YOUR TASK » Repeat the whole listing exactly as written.

Entries on spatial positioning »
------------------------

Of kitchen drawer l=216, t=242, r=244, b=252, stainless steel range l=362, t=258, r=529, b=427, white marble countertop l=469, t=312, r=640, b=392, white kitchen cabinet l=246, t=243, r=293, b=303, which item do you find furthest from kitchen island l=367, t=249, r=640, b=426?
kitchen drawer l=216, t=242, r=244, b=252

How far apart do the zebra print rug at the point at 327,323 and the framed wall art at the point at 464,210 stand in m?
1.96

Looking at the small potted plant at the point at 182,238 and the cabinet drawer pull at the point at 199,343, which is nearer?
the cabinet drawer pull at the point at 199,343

------------------------

SOLUTION TO THIS TASK »
Of kitchen drawer l=216, t=242, r=244, b=252, stainless steel range l=362, t=258, r=529, b=427, white marble countertop l=469, t=312, r=640, b=392, white kitchen cabinet l=246, t=243, r=293, b=303, which item do you find furthest from kitchen island l=367, t=249, r=640, b=426?
kitchen drawer l=216, t=242, r=244, b=252

How far apart do the zebra print rug at the point at 327,323 and the framed wall art at the point at 464,210 stand in m?
1.96

Looking at the small potted plant at the point at 182,238 and the cabinet drawer pull at the point at 199,343, which is nearer?
the cabinet drawer pull at the point at 199,343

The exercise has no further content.